Le discours du cardinal Sarah à Yaoundé (Cameroun) le 9 avril dernier a peut-être été un de ces évènements à bas bruit médiatique (le bien ne fait pas de bruit) mais destiné à avoir un grand impact dans l’avenir de l’Eglise. Un peu d’arithmétique suffit au Wanderer pour affirmer tranquillement que le poids des évêques africains pourrait être décisif pour l’élection du prochain pape (très loin des fantasmes des journalistes sur le « premier pape noir », ce n’est pas le sujet), la possibilité qu’ils détiennent ce qu’on nomme une « majorité de blocage » devenant de plus en plus concrète, et ayant été renforcée par le charisme et le courage du cardinal Sarah (et du cardinal Ambongo)

Éminences, vous détenez la clé du conclave. 

Ne la donnez pas.

The Wanderer

.

L’Afrique et le tiers de blocage au prochain conclave.

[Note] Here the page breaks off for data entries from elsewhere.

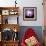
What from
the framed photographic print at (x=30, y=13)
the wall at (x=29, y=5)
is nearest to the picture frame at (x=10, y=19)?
the wall at (x=29, y=5)

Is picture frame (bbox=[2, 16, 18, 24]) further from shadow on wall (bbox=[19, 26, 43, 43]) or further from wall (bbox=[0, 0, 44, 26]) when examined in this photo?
shadow on wall (bbox=[19, 26, 43, 43])

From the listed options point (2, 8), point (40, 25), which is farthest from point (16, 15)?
point (40, 25)

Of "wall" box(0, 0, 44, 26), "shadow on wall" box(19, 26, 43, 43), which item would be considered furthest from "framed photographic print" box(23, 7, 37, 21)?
"shadow on wall" box(19, 26, 43, 43)

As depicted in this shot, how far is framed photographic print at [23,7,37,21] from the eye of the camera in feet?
19.6

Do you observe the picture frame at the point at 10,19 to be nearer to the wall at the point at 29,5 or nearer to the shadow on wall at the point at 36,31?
the wall at the point at 29,5

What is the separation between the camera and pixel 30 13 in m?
6.00

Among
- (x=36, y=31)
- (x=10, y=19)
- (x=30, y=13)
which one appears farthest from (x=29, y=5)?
(x=36, y=31)

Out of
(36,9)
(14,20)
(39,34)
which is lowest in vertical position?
(39,34)

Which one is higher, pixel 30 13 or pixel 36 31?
pixel 30 13

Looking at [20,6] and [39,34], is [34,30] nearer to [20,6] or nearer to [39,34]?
[39,34]

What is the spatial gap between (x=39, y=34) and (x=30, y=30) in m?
0.41

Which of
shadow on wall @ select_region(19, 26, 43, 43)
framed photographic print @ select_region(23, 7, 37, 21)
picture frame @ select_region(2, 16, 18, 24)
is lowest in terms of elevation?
shadow on wall @ select_region(19, 26, 43, 43)

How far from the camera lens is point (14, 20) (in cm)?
604

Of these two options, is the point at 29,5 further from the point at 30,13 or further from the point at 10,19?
the point at 10,19
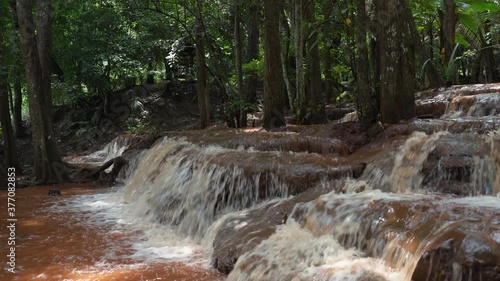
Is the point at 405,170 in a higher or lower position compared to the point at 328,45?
lower

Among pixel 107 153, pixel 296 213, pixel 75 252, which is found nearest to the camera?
pixel 296 213

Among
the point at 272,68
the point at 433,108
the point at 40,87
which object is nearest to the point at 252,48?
the point at 272,68

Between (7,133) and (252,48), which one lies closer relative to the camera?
(7,133)

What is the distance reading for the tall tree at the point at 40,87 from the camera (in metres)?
10.9

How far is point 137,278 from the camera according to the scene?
503cm

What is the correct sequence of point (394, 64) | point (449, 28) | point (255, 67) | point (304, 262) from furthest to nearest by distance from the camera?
point (255, 67)
point (449, 28)
point (394, 64)
point (304, 262)

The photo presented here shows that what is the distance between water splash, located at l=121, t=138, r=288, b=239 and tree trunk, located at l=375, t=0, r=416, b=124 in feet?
10.5

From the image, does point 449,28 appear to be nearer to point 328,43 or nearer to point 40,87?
point 328,43

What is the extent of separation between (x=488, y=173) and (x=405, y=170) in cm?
108

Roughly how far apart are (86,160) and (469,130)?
43.2 feet

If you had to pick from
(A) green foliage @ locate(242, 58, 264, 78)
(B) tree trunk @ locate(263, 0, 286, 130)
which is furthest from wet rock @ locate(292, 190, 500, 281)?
(A) green foliage @ locate(242, 58, 264, 78)

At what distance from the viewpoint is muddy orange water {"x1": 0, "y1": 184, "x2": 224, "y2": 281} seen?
17.0 feet

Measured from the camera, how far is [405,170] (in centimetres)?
676

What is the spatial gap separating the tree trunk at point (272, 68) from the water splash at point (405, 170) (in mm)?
4649
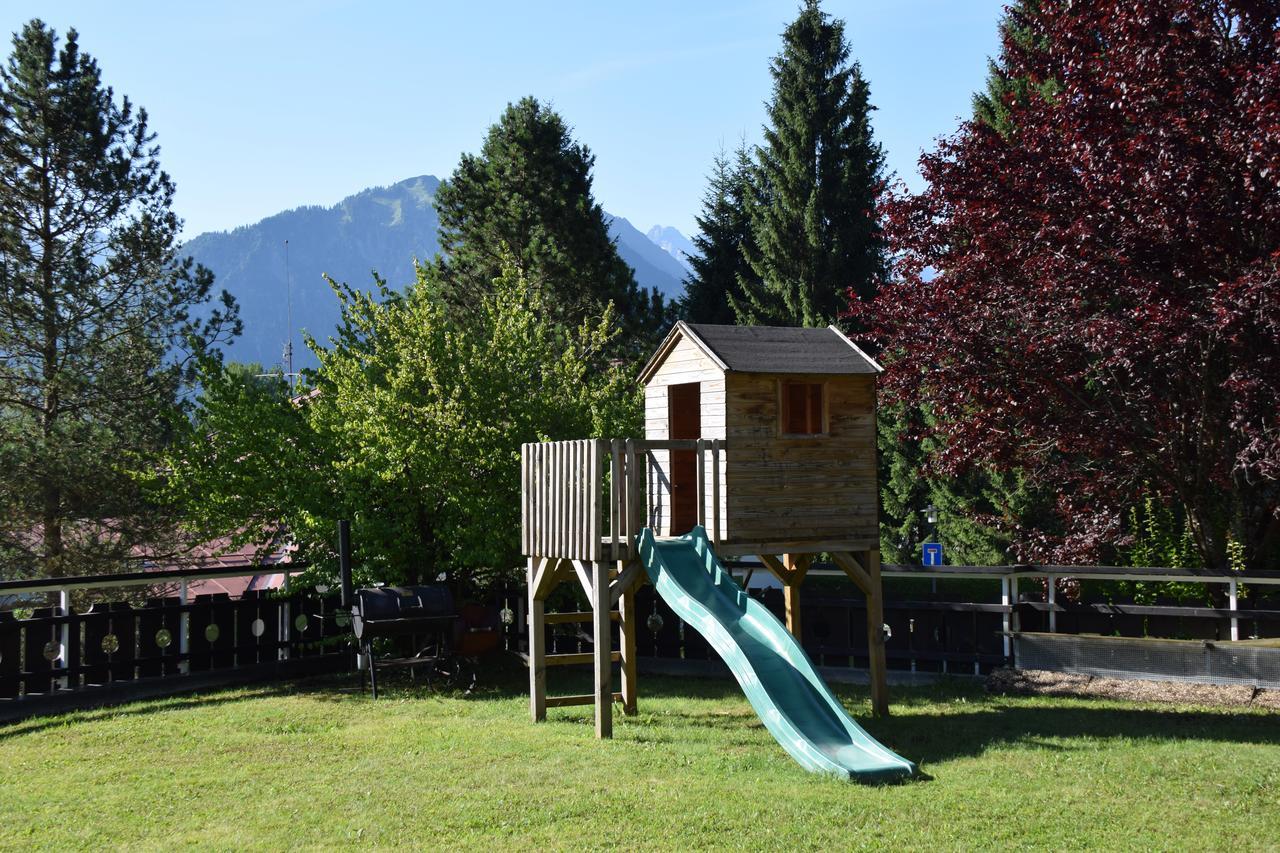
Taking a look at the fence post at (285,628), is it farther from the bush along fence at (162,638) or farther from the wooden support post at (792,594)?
the wooden support post at (792,594)

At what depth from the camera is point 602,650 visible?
12.5m

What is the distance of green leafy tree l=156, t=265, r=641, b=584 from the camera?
16312mm

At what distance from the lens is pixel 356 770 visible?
10.5 meters

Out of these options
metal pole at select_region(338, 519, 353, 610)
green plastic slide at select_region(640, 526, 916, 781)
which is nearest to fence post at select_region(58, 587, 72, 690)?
metal pole at select_region(338, 519, 353, 610)

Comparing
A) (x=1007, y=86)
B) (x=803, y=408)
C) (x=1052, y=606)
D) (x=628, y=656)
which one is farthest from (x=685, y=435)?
(x=1007, y=86)

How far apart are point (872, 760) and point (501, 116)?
31.3 meters

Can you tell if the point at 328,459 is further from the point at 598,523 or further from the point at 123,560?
the point at 123,560

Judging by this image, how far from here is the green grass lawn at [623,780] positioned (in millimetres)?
8203

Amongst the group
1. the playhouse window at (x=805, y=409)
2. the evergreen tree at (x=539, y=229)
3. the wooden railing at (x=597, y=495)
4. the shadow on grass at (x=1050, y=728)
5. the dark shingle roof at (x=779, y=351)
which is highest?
the evergreen tree at (x=539, y=229)

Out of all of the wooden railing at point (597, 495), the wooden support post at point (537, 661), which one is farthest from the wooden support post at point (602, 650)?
the wooden support post at point (537, 661)

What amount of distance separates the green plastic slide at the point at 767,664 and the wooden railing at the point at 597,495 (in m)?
0.33

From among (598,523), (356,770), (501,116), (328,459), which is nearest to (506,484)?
(328,459)

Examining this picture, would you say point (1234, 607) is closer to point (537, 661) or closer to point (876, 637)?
point (876, 637)

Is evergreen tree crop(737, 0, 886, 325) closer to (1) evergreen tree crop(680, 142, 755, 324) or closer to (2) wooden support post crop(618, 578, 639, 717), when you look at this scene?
(1) evergreen tree crop(680, 142, 755, 324)
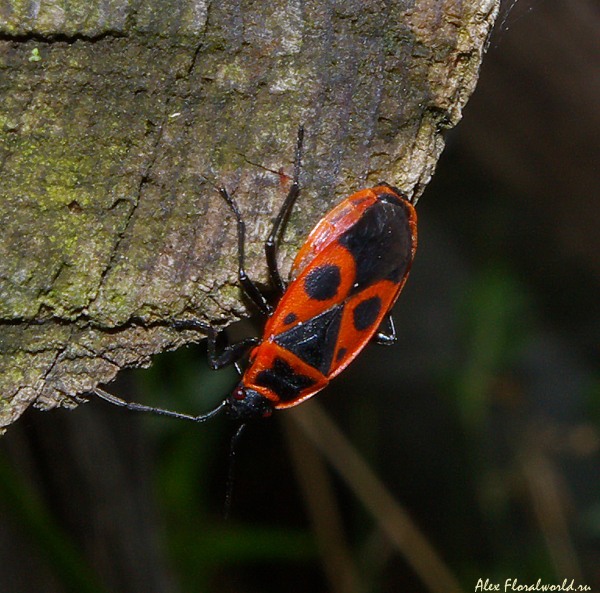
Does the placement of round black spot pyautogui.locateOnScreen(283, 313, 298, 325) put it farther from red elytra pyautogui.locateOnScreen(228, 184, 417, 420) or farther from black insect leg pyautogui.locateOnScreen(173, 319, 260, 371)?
black insect leg pyautogui.locateOnScreen(173, 319, 260, 371)

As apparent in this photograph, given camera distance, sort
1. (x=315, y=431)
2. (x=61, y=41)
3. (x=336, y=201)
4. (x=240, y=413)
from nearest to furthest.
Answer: (x=61, y=41), (x=336, y=201), (x=240, y=413), (x=315, y=431)

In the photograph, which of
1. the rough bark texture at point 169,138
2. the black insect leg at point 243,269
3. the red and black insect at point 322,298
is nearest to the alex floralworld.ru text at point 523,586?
the red and black insect at point 322,298

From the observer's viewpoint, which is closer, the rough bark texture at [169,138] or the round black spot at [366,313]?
the rough bark texture at [169,138]

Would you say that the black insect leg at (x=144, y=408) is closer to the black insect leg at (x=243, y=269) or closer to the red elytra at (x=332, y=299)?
the red elytra at (x=332, y=299)

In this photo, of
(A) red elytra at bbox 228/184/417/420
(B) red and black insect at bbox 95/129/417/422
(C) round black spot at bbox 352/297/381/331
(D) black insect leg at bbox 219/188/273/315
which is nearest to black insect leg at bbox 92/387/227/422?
(B) red and black insect at bbox 95/129/417/422

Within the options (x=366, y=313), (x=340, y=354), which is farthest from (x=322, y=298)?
(x=340, y=354)

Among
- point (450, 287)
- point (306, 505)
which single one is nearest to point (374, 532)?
point (306, 505)

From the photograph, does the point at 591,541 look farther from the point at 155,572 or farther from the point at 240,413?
the point at 240,413
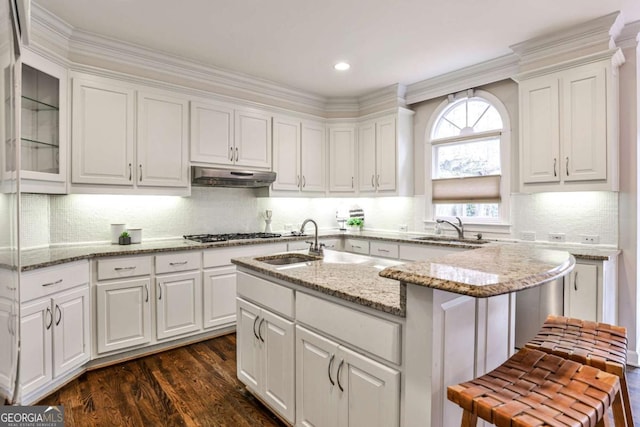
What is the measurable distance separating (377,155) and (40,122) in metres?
3.43

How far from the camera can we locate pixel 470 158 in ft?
13.0

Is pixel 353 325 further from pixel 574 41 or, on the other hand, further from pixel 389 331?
pixel 574 41

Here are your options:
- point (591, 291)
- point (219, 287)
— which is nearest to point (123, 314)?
point (219, 287)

https://caminante-wanderer.blogspot.com/2024/04/africa-y-el-tercio-de-bloqueo-en-el.html

 Doit-on croire que le synode sera instrumentalisé par ceux qui sous couvert d’écoute mutuelle et de « conversation dans l’Esprit » servent un agenda de réformes mondaines ? Chaque successeur des apôtres doit oser prendre au sérieux les paroles de Jésus : « Que votre parole soit oui si c’est oui, non si c’est non. Tout ce qu’on ajoute vient du Malin » (Mt 5,35).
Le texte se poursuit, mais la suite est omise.